### DIRECTIONS
1. In the ubiquitin-system text, which version of BioGRID was used to build the interaction network?
2. Continue the ubiquitin-system text from its last sentence.

### EXCERPTED TEXT
By reconstructing the first comprehensive network representation of the Ub pathway for a model eukaryote, we were able to investigate for the first time the Ub-system not merely in terms of individual components but as a whole. As a result we were able to obtain a quantitative picture of how different subsystems interact within the Ub-system and develop an understanding of the diversification of the biochemistry of paralogous and functionally analogous components of the system. We also developed a novel point-wise mutual information based method that helps in assessing strengths of particular functional connections in the network and delineating the most relevant interactions. The reconstruction also helped us recover new connections that have predictive value regarding previously poorly understood components (for example, of SCF-based ubiquitination and ERAD) and might be of use in further experimental investigation. Finally, we were also able to estimate the extent of interlocking between other major regulatory systems such as transcription and the ubiquitin system and the compartment-specific diversity in modification by ubiquitin-like modifiers. We also use the structure of the network reconstructed here to understand certain key tendencies observed in the evolution of the ubiquitin system. We hope the model presented here will provide a platform not only for integrating distinct datasets but that also allows comparisons between different eukaryotes in the future.

Materials and methods

Defining the Ub-system components, datasets and network assembly

The Ub/Ubl system proteins used in our reconstruction are manually curated and frequently updated via extensive literature mining as presented in earlier publications by our group [13,51,102]. For assembling a comprehensive interaction map using publicly available data we used the following databases: BioGRID (version 2.0.45) [103,104], IntAct (version 02/10/2008) [105] and MINT (version 5/16/2008, without computationally predicted interactions) [106]. These were used to build the interaction network, which was further complemented by specific ubiquitination [19-23], sumoylation [24-28], Rsp5 (E3 ligase) [33] and the proteasome subunit Rpn10 data [20,21]. All data processing was locally performed with custom scripts using the open reading frame identifiers from the Saccharomyces Genome Database [86]. To assemble the Ub network (graph), all pair-wise interactions (edges) that involved at least one component of the Ub/Ubl pathway (described in the previous section) were used. We have also assembled a protein-protein interaction network by filtering this type of interaction from BioGRID[103], IntAct [105] and PMINT [106]. All analyses of ubiquitination and sumoylation mentioned in the text were performed using only the Ub/SUMO-specific datasets mentioned above.

### MATERIAL PROVIDED
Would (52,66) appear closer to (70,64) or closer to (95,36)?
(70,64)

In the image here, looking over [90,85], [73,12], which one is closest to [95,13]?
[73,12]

### ANSWERS FOR THE EXERCISE
1. Version 2.0.45

2.
Other datasets used in this study include: environmental gene essentiality [40]; genomic profiling [41]; protein half-life, localization and abundance [29-32]; chromatin- and cell cycle-related proteins [76,85]. The environmental genomic profiling dataset is composed of genes important to normal growth under medium and/or nutrient changes (environmental) and chemical stresses (exposure to small molecules). Only the first category was used here. We define a gene as involved in environmental stress response if it reached statistical significance (P ≤ 0.001) in at least 80% of the replicates in the original dataset [41]. As many high-throughput datasets are not readily available through public databases and/or in plain text formats with unique identifiers, their integration and analysis necessitated extensive case-specific data extraction through literature searches, reorganization and collation via custom Perl scripts.

Data processing, statistical testing and simulations

Basic network analyses were carried using Perl scripts [107] and all statistical tests were performed using the R statistical language [108]. For simulation purposes, 10,000 random networks were created by re-wiring the edges of the original network using a previously described strategy [109], maintaining the original degree of each node. In assessing robustness of the U-net to attack/failure [38,110], edges created due to a link with Ub or SUMO interactions were excluded to avoid biases due to these major hubs. The logo representation of the ubiquitination sites was plotted using WebLogo [111]. Graphs were rendered using Cytoscape [112].

Assessing network modularity

In the k-clique approach we identified complete subgraphs with k-vertices using two independent programs that produced identical results [48,49]. Incomplete (or defective) cliques [49] were also generated via merger of cliques into larger modules, annotated and analyzed [34]. Merger of cliques with at least 51% overlapping nodes resulted in 12,284 cliques generating 574 modules. For MCL we used the unsupervised clustering implemented in the MCL package [50]. We assigned weights for the interactions using simple topological overlap between two nodes and used the resulting weighted graph for computation of clusters with the MCL program [47]. We then identified high-confidence interactions involving different proteins of the U-net using a novel approach of point-wise mutual information. PMI is effectively a measure of the association between two nodes i and j in the network by using their joint distribution (p(i, j)) and the product of their marginal distributions (p(i) and p(j), respectively):

A mathematical equation, expression, or formula.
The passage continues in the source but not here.